Kayo Terziiski
Ebola. Tick encephalitis. Spongiform encephalitis. Yellow fever. Genital herpes. HIV. Rabies.
Michelangelo. Chernobyl. I love you.
Those words seem to carry the peculiar resonance of malignity. Like the incoherent, nightmarish jabber of a febrile mind.
Virus names. They strike terror: in everyone sitting at the door of the laboratory, everyone sitting in front of a computer screen or everyone who has not used a condom last night with that unknown woman, man or virtual sex module. The virus is a tiny part of the world. created to destroy it, indifferent to its orderliness, refinement and imperfect variety. Completely unrestrained by its principles. Beyond the principle of purpose, beyond premeditation, beyond the pleasure principle. An information particle carrying within itself the destruction of information. It destroys flowers, cows, brains, programs and itself. Destroy and perish - that is the virus. In its biological variant it is a fine example of absurdity. A protein shell containing a tiny piece of genetic information. So tiny it seems miserable. The genome of the virus is tiny and meaningless - its only purpose is to reproduce itself - once, twice, thousands of times to reproduce itself. and nothing more. And that's how it happens: having entered the cell of a living organism, it blocks its metabolism, and fools the entire well-organized factory of the cell into working for the Virus cause. The virus lives at the expense of the cell, but is not a real parasite. Here's why: of real parasites one gets the impression that they have aspirations - food, sex, metabolism, death -, things they probably enjoy. That's understandable! The virus is not, because it has no needs!
The consumer of potato chips and films on the assassination of JFK is understandable, as is the tapeworm. Forms of life in search of happiness, led by their own or by divine providence. The virus is not out for happiness. It does not experience bliss. Every living thing can be happy, but not the virus. There is no unhappiness for it either. When it kills, it dies alone, calm and indifferent.
What is the philosophy of meaningless annihilation? Who can explain that which contains nothing. The existence of the zero is an end in itself, its sole purpose.
Why yes, stones too exist for the sake of existing. Why else? Stones do not reproduce themselves. Yet stones are used for building hearths and monuments of unknown soldiers. Gravestones. Bladder-stones provoke pain. Unrequited love turns a heart to stone. The fingers of precious women (our precious women) there are stones that cost money, that cost banknotes featuring the portraits men with stone faces. But the virus is nothing. One of the legendary viruses is Michelangelo - a vicious sly program, no more than a few kilobytes. It may have erased flight-control programs, shaken the systems in the computer controlling reanimation after cardiac arrest. A tiny nauseating damage, but nausea is an obliging thing. The virus is nothing. It tears apart the networks that connect human reason and turn it into 1010011000101000. It causes illnesses with tobacco and cattle. Drives the cows mad. Parasitizes parasites. The bacteriophage virus parasitizes bacteria. If you look at a piece of dog fur under an electronic microscope, this is what you will see: under the chitin segments of fleas there are tiny parasitic ticks. On their surface, bacteria can be discerned. But they are not the end of the food chain!

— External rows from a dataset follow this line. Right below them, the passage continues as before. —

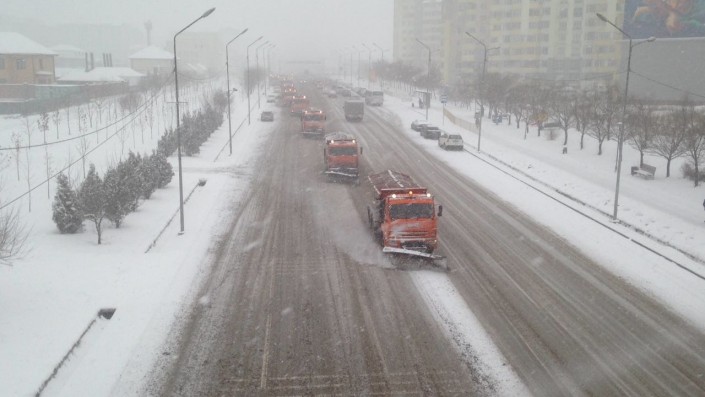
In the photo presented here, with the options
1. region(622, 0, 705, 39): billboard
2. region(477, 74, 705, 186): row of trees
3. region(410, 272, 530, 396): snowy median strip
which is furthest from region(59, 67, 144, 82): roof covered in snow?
region(410, 272, 530, 396): snowy median strip

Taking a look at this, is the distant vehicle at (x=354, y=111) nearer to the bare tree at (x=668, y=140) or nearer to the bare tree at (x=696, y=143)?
the bare tree at (x=668, y=140)

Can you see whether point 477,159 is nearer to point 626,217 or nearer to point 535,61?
point 626,217

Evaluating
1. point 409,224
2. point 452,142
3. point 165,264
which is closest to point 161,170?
point 165,264

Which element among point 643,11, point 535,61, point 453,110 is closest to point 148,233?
point 453,110

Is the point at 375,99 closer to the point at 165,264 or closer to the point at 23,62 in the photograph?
the point at 23,62

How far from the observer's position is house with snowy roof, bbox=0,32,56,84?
237 ft

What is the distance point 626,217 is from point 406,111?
4748 centimetres

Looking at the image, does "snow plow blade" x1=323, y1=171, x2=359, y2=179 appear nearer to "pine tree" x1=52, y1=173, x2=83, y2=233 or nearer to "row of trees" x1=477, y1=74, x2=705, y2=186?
"row of trees" x1=477, y1=74, x2=705, y2=186

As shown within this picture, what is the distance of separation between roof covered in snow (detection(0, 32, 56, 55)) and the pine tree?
61.1m

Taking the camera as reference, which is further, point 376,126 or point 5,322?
point 376,126

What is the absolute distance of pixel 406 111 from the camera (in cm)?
7025

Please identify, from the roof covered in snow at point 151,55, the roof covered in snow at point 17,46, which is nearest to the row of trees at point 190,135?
the roof covered in snow at point 17,46

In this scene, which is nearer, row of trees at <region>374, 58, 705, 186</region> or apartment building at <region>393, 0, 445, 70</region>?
row of trees at <region>374, 58, 705, 186</region>

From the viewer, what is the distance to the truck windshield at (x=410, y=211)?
1914 centimetres
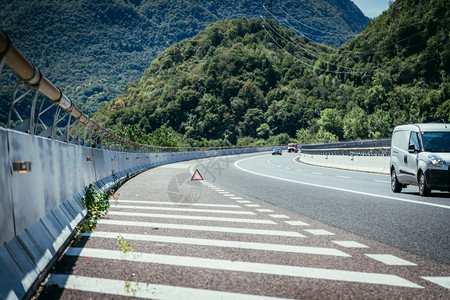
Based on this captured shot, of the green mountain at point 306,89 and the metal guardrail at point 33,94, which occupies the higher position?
the green mountain at point 306,89

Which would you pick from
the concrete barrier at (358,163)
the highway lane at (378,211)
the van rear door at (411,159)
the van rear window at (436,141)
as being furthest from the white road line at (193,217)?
the concrete barrier at (358,163)

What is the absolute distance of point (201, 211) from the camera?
10.8 metres

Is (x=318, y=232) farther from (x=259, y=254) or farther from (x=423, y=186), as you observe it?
(x=423, y=186)

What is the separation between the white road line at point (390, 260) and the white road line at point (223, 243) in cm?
34

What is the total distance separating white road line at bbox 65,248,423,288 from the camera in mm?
5102

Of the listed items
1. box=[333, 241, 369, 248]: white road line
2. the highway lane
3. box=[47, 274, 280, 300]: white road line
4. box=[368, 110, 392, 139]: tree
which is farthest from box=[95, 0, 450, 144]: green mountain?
box=[47, 274, 280, 300]: white road line

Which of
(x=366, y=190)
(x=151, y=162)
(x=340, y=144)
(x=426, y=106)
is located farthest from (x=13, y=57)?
(x=426, y=106)

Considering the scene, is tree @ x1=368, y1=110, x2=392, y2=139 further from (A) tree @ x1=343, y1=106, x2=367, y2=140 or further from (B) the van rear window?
(B) the van rear window

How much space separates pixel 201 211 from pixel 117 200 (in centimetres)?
311

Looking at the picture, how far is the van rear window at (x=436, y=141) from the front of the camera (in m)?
14.0

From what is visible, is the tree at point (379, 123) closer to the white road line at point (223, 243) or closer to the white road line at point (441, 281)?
the white road line at point (223, 243)

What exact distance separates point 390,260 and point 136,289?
3.08 metres

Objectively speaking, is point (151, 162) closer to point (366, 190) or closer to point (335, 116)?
point (366, 190)

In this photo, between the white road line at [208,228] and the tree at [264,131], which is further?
the tree at [264,131]
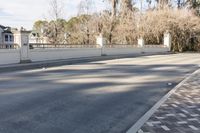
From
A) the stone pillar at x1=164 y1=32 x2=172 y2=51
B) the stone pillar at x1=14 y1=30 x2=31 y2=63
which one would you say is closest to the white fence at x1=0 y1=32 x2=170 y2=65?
the stone pillar at x1=14 y1=30 x2=31 y2=63

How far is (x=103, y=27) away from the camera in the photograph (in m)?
59.2

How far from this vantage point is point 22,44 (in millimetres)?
26688

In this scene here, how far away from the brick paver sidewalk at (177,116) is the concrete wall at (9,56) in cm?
1454

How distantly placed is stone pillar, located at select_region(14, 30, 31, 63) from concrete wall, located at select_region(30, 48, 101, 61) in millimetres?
771

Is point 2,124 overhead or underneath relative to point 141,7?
underneath

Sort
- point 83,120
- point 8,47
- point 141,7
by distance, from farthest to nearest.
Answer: point 141,7, point 8,47, point 83,120

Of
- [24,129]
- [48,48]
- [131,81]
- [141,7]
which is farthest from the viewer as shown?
[141,7]

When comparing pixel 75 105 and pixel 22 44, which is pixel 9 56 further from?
pixel 75 105

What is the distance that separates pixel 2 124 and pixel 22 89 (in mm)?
5292

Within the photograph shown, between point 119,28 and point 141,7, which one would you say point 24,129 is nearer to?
point 119,28

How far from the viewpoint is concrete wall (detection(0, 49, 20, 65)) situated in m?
24.4

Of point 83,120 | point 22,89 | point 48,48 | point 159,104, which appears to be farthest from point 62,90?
point 48,48

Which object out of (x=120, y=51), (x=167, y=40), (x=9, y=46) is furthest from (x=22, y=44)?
(x=167, y=40)

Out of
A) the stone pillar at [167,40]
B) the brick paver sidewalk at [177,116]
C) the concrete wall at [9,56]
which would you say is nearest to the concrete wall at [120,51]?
the stone pillar at [167,40]
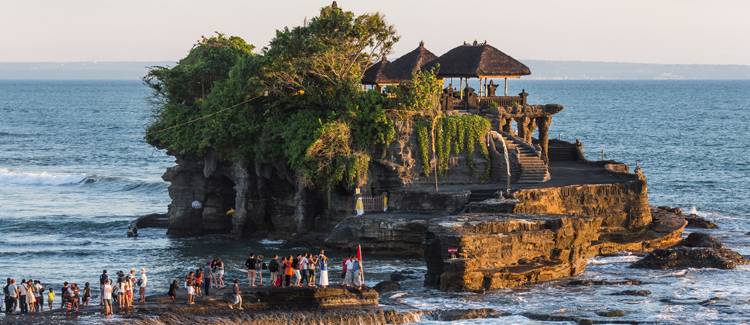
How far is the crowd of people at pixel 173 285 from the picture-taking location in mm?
42719

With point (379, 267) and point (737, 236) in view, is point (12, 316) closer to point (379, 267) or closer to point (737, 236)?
point (379, 267)

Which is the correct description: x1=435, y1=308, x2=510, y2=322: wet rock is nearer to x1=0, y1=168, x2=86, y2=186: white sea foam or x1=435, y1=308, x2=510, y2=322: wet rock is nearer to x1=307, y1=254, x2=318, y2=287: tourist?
x1=307, y1=254, x2=318, y2=287: tourist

The virus parasitizes bacteria. What a staggering association: the man has a dog, the dog has fleas. The fleas suffer from viral infections, as do the bacteria that live on the ticks clinging to the fleas. The dog catches some virus and dies, as do the viruses parasitizing fleas and those parasitizing bacteria parasitizing ticks parasitizing fleas. A terrifying cycle. In art, the virus is the principle of destruction. The poison in the well. Impressionism is a leech, surrealism is a rickettsia causing Rocky mountain spotty fever.
They parasitize the corpse saturated with rotting organic material of something that has never interested anyone - official art. Whatever the latter may mean: properly drawn jugs, nude women, or a meal with fork and knife and that special caviar spoon at which you cover your mouth when yawning. This kind of parasitism however has an intrinsic, natural purpose. Kill the old, make compost, grow thornapple, white hellebore, burdock and nettle.
Impressionists get their sad pleasure out of parasitizing, dying in proud misery. Like Renoir, numb with arthritis. Or they cut their ears.
That's not what viruses look for. They do not die. Not in proud misery, not with their ears cut. They destroy and exist, meaningless and terrifying in their pointlessness.
The viruses are those who don't get anything out of what they do - destroying. The quiet fearsome man who sneaks in with a cruel pointlessness and creates his ugly art that consists in steady passionless acts of multiplying nothingness and pointlessness. who prints his damp genitals on color paper and with a hammer blows off the heads of mustachioed Madonnas holding infants broiled in strong bone-broth - there's the virus. Michelangelo is not a virus - he's an artist who fought with titanic perseverance against the marble, madness and his own homosexuality.